### Exercise details:
The job is to find each line in the entries holding the string "Fraction" and copy that line.

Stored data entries
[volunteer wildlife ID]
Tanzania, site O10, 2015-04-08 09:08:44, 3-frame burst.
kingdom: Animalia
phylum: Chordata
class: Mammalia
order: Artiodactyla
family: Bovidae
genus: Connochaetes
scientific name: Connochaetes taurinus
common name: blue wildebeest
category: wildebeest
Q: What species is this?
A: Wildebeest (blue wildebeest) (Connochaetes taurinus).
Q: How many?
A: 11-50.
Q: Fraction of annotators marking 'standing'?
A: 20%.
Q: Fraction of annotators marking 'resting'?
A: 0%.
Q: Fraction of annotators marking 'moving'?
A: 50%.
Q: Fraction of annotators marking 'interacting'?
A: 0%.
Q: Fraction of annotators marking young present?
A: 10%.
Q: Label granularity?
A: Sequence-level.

### Answer below:
Q: Fraction of annotators marking 'standing'?
Q: Fraction of annotators marking 'resting'?
Q: Fraction of annotators marking 'moving'?
Q: Fraction of annotators marking 'interacting'?
Q: Fraction of annotators marking young present?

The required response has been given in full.